Continue the forum post about the Hadoop reducer that runs out of memory, picking up after its final sentence.

─── Excerpt to read ───

Thanks very much for the valuable tips! I made the changes that you
pointed. I am unclear on how to handle that many items all at once without
putting them all in memory. I can split the file into a few files which
could be helpful but I could also be splitting a group into two different
files. To answer your question about how many elements I have in memory,
there are 871671 items.
Below is how the reduce () looks like after I followed your suggestions
which still ran out of memory. I would kindly appreciate a few more tips
before I can try splitting the files. It feels like it is against the
spirit of Hadoop.

─── Given data ───

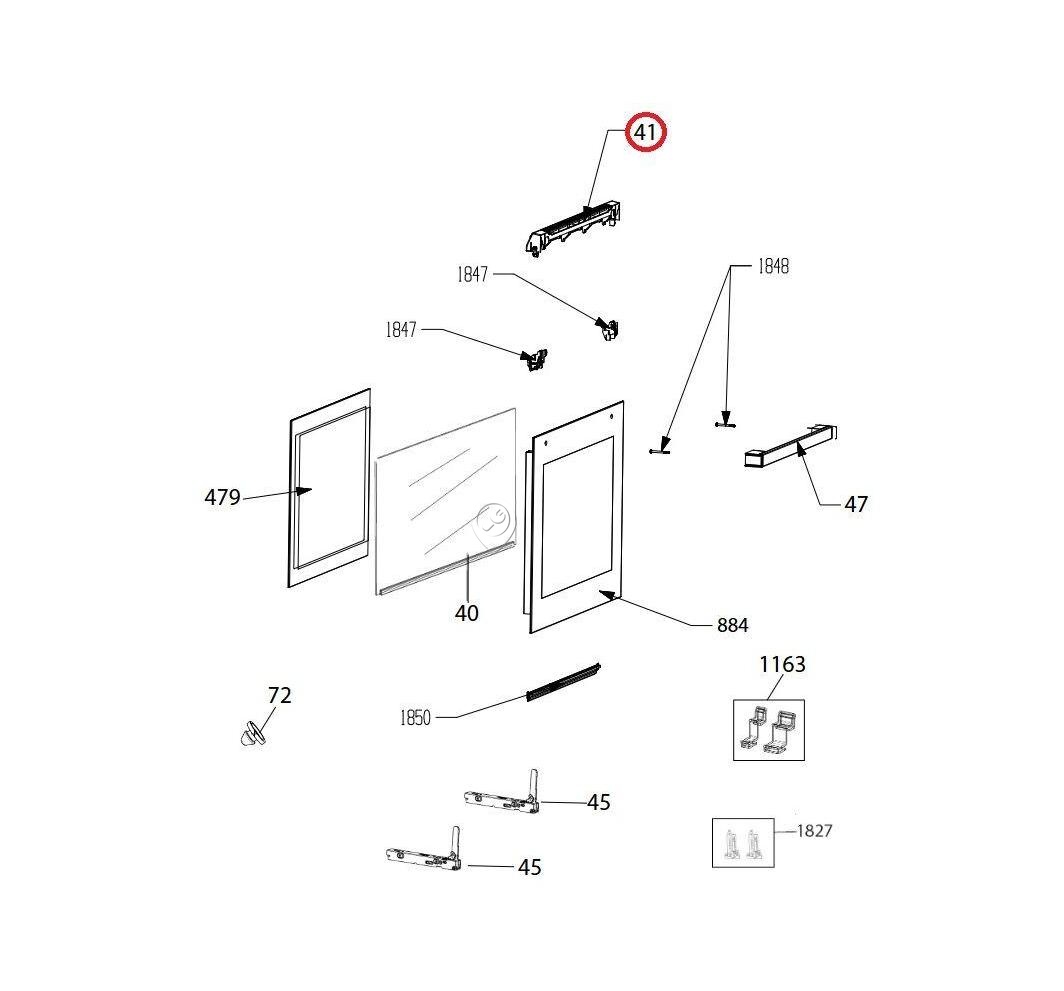 41

1847

1848

1847

479

47

40

884

1163

72

1850

45

1827

45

───

== Answer section ==
public static class BrandClusteringReducer extends Reducer<Text, Text,
Text, Text> {
// Complete-Link Clusterer
HierarchicalClusterer<String> clClusterer = new
CompleteLinkClusterer<String>(MAX_DISTANCE, EDIT_DISTANCE);
public void reduce(Text productID, Iterable<Text> brandNames, Context
context) throws IOException, InterruptedException {
Text key = new Text("1");
Set<Set<String>> clClustering = null;
Text group = new Text();
Set<String> inputSet = new HashSet<String>();
StringBuilder clusterBuilder = new StringBuilder();
for(Text brand: brandNames){
inputSet.add(brand.toString());
}
// perform clustering on the inputSet
clClustering = clClusterer.cluster(inputSet);
Iterator<Set<String>> itr = clClustering.iterator();
while(itr.hasNext()){
Set<String> brandsSet = itr.next();
clusterBuilder.append("[");
for(String aBrand: brandsSet){
clusterBuilder.append(aBrand + ",");
}
clusterBuilder.append("]");
}
group.set(clusterBuilder.toString());
clusterBuilder = new StringBuilder();
context.write(key, group);
inputSet = null;
clusterBuilder = null;
}
}
On Mon, Jan 23, 2012 at 3:41 PM, Steve Lewis <[email protected]> wrote:
> In general keeping the values you iterate through in memory in the
> inputSet is a bad idea -
> How many itens do you have and how large is inputSet when you finish.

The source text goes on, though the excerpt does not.